What will prove to be the best crisis comms playbook for the near future? Only 2021 will tell.

Optimizing for People

Even before COVID, isolation was a hallmark feature of 21st century life — partly a result of the sensation a lot of us have that we’re beetling through mazes of automated inauthenticity. As a consequence, what many consumers crave when they interact with a brand is to feel like a human is somewhere on the other side of the digital marketing strategy.

Beyond just embracing the trend toward creating content that sounds relatable, brands will also seek out conversations with followers in 2021, responding to comments on their social channels and adopting a many-to-many model of communication (rather than assuming We the Business are addressing you the consumer). Remember: Isolation. People want to feel courted and listened to. And to that end, we’ll see brands infuse their content with a spirit of cultural inclusivity. The hitch? Because of how siloed consumer segments are today, brands may have to pick which culture(s) they speak to. But that’s a challenge they’ll likely learn to be even savvier about as this year unfolds.

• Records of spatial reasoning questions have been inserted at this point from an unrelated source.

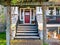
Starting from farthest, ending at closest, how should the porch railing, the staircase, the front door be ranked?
the front door < the porch railing < the staircase

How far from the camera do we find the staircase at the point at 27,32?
693 inches

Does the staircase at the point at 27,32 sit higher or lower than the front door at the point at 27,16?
lower

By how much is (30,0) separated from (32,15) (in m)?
14.8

Personalizing the Data Economy

With all that said about people just being people, today’s iteration of the Bernbach-Ogilvy schism in advertising has become a battle waged between those who think you should talk to your audience like humans, and those who think you should talk to your audience like humans … through data insights and algorithm-based feeds. 

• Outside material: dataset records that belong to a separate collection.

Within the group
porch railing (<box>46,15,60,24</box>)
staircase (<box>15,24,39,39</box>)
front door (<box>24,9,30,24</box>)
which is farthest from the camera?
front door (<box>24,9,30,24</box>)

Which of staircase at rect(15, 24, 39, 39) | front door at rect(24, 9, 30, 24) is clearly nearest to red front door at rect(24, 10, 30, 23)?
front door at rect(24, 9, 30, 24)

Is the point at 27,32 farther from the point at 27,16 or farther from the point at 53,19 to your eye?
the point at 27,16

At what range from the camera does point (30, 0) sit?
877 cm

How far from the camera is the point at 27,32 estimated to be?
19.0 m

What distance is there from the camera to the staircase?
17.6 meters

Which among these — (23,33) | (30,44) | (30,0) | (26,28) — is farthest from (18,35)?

Here’s the case for the machine learning camp: Sure, personalized content is neighborly and all, but responding to every single comment on a brand’s social media is exhausting, and well nigh impossible. Isn’t it better to at least reach people with email campaigns rather than (metaphorical) notes handwritten on stationery? 

Think of an ad for a grill served to your phone right after you’ve texted your partner, “Let’s get a grill this summer.” That may feel invasive to some, but it’ll come across as time-saving to others. And the smarter the AI, the more interactive the content, engaging customers with polls and contests and giveaways. Don’t think of data marketing as a self-checkout kiosk — rather, it’s a series of tools that tailor campaigns to customers based on their preferences. 

Or so the argument goes.

Going Green

“Sustainability” transcends simple trendiness because its entire premise is future-oriented, and we’re living through the effects of climate change every day. We did mention firebrand issues, didn’t we? Well, environmentalism is one of the fieriest, with swaths of California and Australia erupting into flames, back-to-back US administrations hopping in and out of the Paris Agreement, and businesses shifting their operations and messaging to address the threats of global warming. With studies showing that 81% of consumers believe companies should do their part in helping the environment, eco-friendly brands will seem even friendlier this year, especially as we navigate the perils of a world where we’ve all but trapped ourselves inside our own carbon emissions.

Forecasting trends in digital advertising is an uncertain science, at best, but it’s also not the same as placing bets or guessing at predictions. Rather, it’s an effort to analyze markets, listen to what customers are saying, and shape tools for businesses that need to anticipate how consumer behavior will pattern itself in coming years. No one can peer into the future — much less know when Satan will find his soulmate — but with some attention to the forces reinventing our culture, you can act on (rather than react to) the changes within your industry.